Credit by Livestrong | Cashew Nut
Turning Cashew Nut Shells into "Liquid Gold"

Turning Cashew Nut Shells into "Liquid Gold"

A group of scientists in Vietnam recently conducted research to use carnadol, a natural phenol obtained from cashew nut shell oil, to prevent metallic materials from corrosion. The recent discovery makes cashew nut shells, long regarded as waste by many people, as the new ‘liquid gold’ from Vietnam, creating market worth hundreds of millions dollars a year.

Vietnam has exported cashew nut shell oil since 1999. Today, Vietnamese enterprises export 600,000 tons of the oil to China, South Korea, Indonesia and Spain with export value worth $7 million a year with the profitability rate of 20%, as quoted by The Voice of Vietnam.

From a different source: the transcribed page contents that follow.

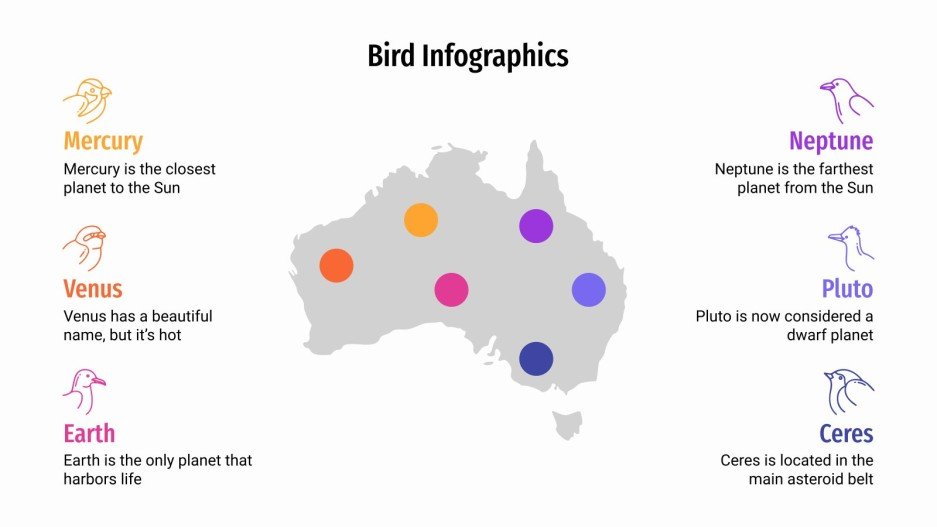 Bird Infographics

Mercury
Mercury is the closest planet to the Sun

Venus
Venus has a beautiful name, but it's hot

Earth
Earth is the only planet that harbors life

Neptune
Neptune is the farthest planet from the Sun

Pluto
Pluto is now considered a dwarf planet

Ceres
Ceres is located in the main asteroid belt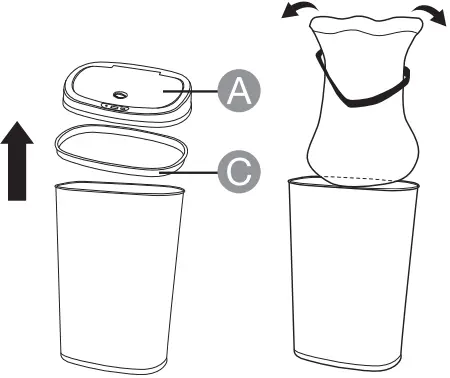 A

C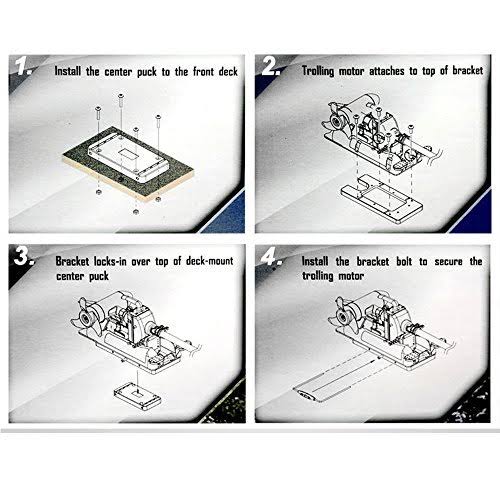 1. Install the center puck to the front deck

2. Trolling motor attaches to top of bracket

3. Bracket locks-in over top of deck-mount center puck

4. Install the bracket bolt to secure the trolling motor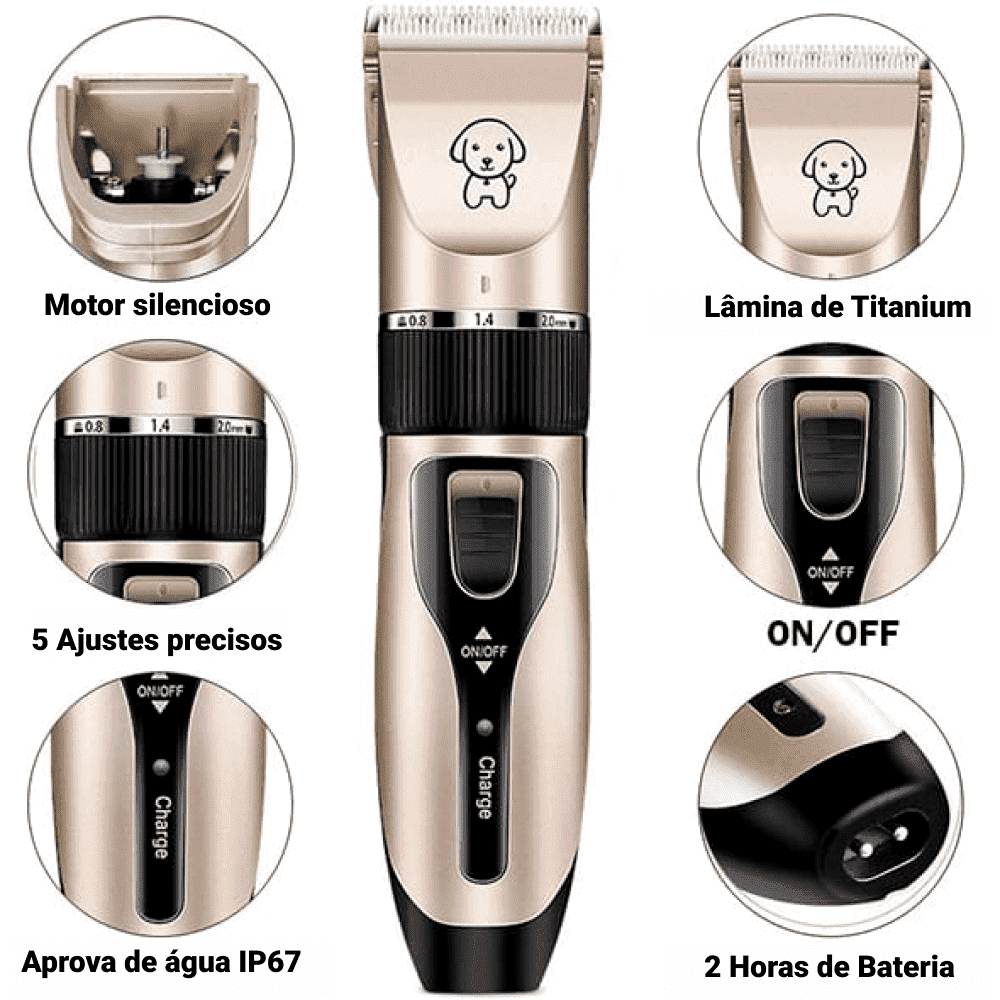 Motor silencioso

0.8 1.4 2.0mm

5 Ajustes precisos

ON/OFF

Charge

Aprova de água IP67

0.8 1.4 2.0mm

ON/OFF

Charge

Lâmina de Titanium

ON/OFF

ON/OFF

2 Horas de Bateria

In the past, China was the biggest consumer, but it has been replaced by South Korea. Do Nguyen Kien, director of F.T.E Technology Development, believes that Vietnam’s cashew nut shell oil from Vietnam can even meet standards for the US market.

Image: Vietnam Net Bridge
Image: Vietnam Net Bridge

Vietnam has great advantages to become a world’s cashew nut shell oil production base. "Though cashew nut shells are a by-product, it is the major source of income of the company," said Kien to Vietnam Net Bridge.

The cashew nut shell oil is widely used in industries as material to make adhesives, anti-corrosive metal, insulating materials, electronic products boards, forest product preservatives, and structural wood treatment liquid. It can also be used in the electrical and electronic industries.

Today, with proper treatment, Vietnam could earn bigger money if they developed more valuable products from cashew nut shell oil, such as Carnadol, making Carnadol the next promising export commodity from Vietnam.

Cashew Nut. Image: Vietnam Net Bridge
Cashew Nut. Image: Vietnam Net Bridge

In countries with hot weather and high humidity, the demand for substances which can protect construction works, machines and equipment from corrosion is especially high. Carnadol is a good solution.

The scientists  from the Youth Scientific and Technological Promotion Center (TST) headed by Pham Quoc Nghiep used the cardanol extraction method from cashew nut shell with supercritical CO2 technology. The carnadol content obtained was 23% with a purity of 68.6%. The product can protect metal at a high rate of 84%.

It is estimated that one ton of dried cashew can produce 700-750 kilos of shells from which 154 kilos of cashew nut shell oil is created.